• [Work task]:
Which of the lines in the records below hold the string "drawstring"? Copy every one of them.
>>>>>
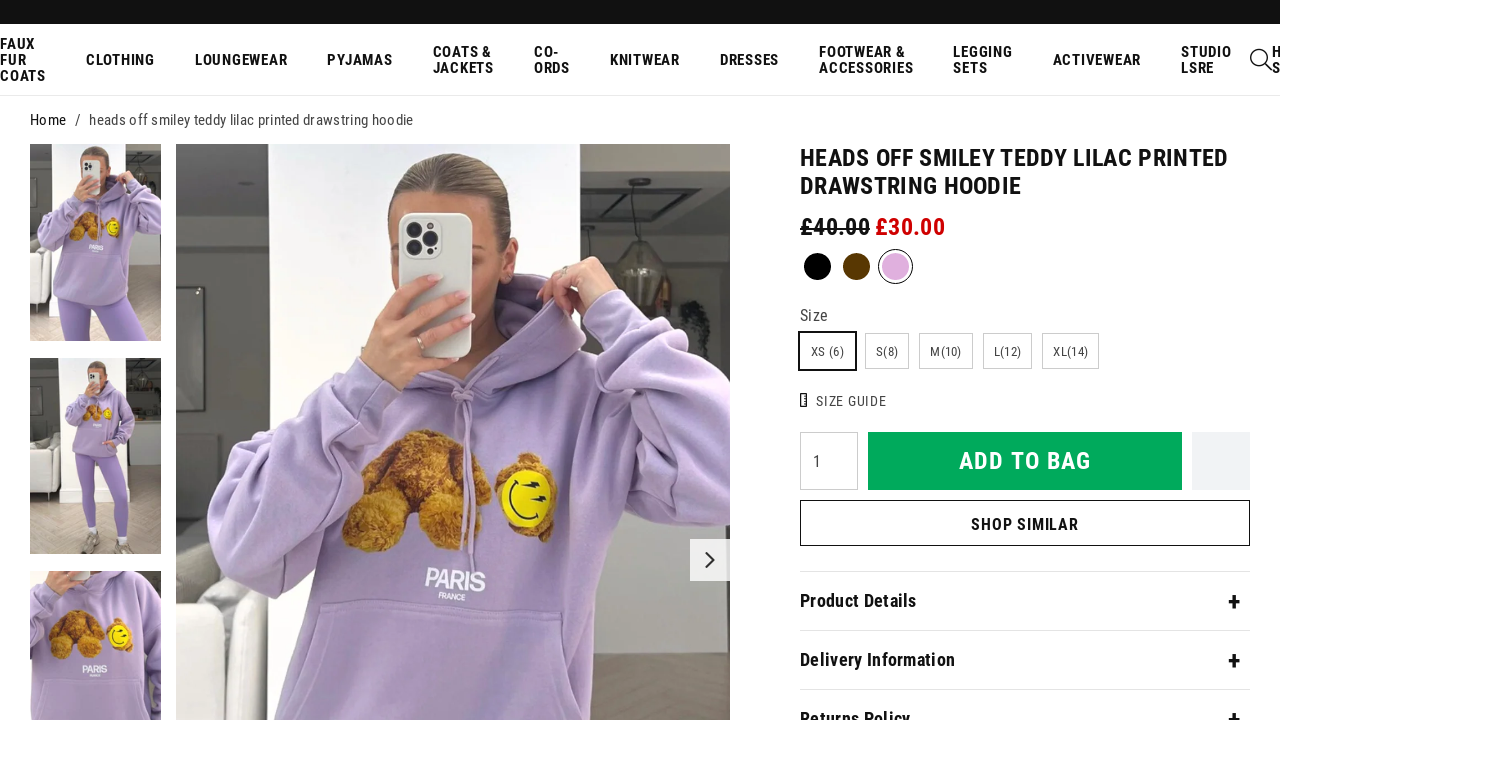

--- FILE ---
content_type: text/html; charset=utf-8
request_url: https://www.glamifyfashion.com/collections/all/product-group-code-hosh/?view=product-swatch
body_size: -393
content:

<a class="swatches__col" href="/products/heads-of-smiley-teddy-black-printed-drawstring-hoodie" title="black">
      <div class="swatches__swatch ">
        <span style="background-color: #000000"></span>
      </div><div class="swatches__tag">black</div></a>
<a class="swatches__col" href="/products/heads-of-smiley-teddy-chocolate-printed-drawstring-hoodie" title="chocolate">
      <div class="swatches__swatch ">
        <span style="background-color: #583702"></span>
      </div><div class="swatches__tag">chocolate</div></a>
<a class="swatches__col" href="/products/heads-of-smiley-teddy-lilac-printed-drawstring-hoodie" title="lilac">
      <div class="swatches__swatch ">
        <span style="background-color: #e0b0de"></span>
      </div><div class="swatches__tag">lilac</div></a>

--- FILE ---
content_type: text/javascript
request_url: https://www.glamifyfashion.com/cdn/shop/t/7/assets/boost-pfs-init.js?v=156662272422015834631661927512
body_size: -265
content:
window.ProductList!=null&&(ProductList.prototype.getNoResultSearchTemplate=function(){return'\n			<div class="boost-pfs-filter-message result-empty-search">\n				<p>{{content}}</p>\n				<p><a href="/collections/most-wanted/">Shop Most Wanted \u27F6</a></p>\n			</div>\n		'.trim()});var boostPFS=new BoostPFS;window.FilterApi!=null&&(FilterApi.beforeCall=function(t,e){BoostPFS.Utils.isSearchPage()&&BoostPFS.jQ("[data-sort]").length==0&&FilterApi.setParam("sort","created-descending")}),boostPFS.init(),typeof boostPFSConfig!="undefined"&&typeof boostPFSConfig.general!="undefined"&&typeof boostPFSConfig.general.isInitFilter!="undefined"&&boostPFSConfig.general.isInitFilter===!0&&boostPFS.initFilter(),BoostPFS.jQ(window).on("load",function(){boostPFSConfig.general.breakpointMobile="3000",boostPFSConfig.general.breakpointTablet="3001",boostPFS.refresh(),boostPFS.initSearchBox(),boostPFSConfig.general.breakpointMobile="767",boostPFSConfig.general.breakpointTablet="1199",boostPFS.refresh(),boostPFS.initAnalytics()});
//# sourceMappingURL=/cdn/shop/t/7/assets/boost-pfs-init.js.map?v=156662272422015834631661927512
<<<<<
>>>>>
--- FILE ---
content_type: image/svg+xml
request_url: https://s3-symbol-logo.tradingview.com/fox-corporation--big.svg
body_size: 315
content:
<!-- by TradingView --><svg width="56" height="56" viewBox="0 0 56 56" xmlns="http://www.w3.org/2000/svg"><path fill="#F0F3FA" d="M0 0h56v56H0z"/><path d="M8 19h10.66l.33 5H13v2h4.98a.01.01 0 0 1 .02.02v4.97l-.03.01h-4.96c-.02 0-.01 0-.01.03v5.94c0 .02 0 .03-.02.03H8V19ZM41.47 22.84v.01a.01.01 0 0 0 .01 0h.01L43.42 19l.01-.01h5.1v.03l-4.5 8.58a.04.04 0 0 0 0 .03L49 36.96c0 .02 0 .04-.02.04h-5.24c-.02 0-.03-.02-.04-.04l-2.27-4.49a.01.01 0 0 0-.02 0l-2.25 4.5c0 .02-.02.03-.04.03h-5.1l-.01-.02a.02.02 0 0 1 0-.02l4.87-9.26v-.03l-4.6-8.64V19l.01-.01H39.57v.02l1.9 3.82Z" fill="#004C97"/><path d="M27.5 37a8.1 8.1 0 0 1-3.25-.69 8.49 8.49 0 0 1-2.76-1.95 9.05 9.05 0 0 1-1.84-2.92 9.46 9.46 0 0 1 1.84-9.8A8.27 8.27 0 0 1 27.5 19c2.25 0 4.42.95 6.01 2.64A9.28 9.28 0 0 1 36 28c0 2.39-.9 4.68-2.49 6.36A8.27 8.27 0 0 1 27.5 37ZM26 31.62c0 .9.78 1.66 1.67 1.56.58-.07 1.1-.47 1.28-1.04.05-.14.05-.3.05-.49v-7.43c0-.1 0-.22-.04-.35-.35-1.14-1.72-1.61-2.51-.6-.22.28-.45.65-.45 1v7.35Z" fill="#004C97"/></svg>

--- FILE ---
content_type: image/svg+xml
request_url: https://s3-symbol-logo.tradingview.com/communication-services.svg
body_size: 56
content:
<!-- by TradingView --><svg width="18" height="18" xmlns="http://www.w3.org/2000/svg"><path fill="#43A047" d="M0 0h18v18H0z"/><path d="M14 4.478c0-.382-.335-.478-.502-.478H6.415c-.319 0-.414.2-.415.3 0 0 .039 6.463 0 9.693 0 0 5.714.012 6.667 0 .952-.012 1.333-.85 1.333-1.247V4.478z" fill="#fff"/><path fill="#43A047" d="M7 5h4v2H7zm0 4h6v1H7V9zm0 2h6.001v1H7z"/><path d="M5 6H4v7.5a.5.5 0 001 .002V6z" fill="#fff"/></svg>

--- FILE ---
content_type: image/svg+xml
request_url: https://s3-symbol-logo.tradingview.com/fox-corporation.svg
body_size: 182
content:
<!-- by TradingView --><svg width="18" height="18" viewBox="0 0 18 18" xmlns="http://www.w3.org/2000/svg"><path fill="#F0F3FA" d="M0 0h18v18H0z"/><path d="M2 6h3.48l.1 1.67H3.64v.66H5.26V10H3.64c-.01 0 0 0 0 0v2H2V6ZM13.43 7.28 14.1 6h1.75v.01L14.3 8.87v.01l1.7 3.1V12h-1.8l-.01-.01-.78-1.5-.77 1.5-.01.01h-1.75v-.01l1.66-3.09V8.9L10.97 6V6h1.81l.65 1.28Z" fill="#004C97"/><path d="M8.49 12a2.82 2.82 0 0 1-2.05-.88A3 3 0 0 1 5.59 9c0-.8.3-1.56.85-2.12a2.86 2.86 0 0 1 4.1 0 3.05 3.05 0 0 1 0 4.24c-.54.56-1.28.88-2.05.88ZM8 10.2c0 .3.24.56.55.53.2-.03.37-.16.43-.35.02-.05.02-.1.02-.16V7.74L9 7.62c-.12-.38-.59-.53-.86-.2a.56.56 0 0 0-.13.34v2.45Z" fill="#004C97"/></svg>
<<<<<
>>>>>
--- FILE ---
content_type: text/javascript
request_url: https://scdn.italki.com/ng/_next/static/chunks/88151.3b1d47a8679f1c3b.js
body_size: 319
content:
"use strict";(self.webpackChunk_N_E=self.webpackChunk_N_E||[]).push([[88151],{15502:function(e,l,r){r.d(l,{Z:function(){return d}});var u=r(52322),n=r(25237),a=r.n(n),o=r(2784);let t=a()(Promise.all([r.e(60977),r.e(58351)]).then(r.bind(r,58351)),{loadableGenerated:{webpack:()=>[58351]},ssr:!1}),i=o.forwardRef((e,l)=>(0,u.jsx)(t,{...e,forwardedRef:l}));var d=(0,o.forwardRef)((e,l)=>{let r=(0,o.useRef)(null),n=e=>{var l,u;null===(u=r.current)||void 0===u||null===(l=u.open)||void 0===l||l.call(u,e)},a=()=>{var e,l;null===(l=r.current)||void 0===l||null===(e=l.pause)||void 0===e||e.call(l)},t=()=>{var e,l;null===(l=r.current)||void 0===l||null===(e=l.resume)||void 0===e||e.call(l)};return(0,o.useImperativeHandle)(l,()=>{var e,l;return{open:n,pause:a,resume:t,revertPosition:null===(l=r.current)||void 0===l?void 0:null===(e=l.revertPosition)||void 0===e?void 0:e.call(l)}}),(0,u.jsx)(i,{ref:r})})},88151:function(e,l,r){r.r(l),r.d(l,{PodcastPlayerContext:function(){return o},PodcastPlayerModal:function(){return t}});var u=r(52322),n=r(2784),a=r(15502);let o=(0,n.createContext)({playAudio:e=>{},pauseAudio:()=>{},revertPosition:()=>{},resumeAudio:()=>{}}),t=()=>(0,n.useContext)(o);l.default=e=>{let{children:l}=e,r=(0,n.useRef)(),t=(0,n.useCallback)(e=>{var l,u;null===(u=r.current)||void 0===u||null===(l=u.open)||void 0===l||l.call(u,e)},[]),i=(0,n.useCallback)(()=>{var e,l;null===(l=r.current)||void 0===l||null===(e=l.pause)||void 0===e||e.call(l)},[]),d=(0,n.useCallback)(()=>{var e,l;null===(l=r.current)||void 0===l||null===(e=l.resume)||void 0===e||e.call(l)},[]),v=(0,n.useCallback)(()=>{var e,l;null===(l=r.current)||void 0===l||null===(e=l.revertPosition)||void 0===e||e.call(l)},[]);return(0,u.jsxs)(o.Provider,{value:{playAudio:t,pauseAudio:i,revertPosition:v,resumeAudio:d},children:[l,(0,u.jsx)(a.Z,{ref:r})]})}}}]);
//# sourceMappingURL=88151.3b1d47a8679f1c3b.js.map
<<<<<
• [Answer for the task]:
<a class="swatches__col" href="/products/heads-of-smiley-teddy-black-printed-drawstring-hoodie" title="black">
<a class="swatches__col" href="/products/heads-of-smiley-teddy-chocolate-printed-drawstring-hoodie" title="chocolate">
<a class="swatches__col" href="/products/heads-of-smiley-teddy-lilac-printed-drawstring-hoodie" title="lilac">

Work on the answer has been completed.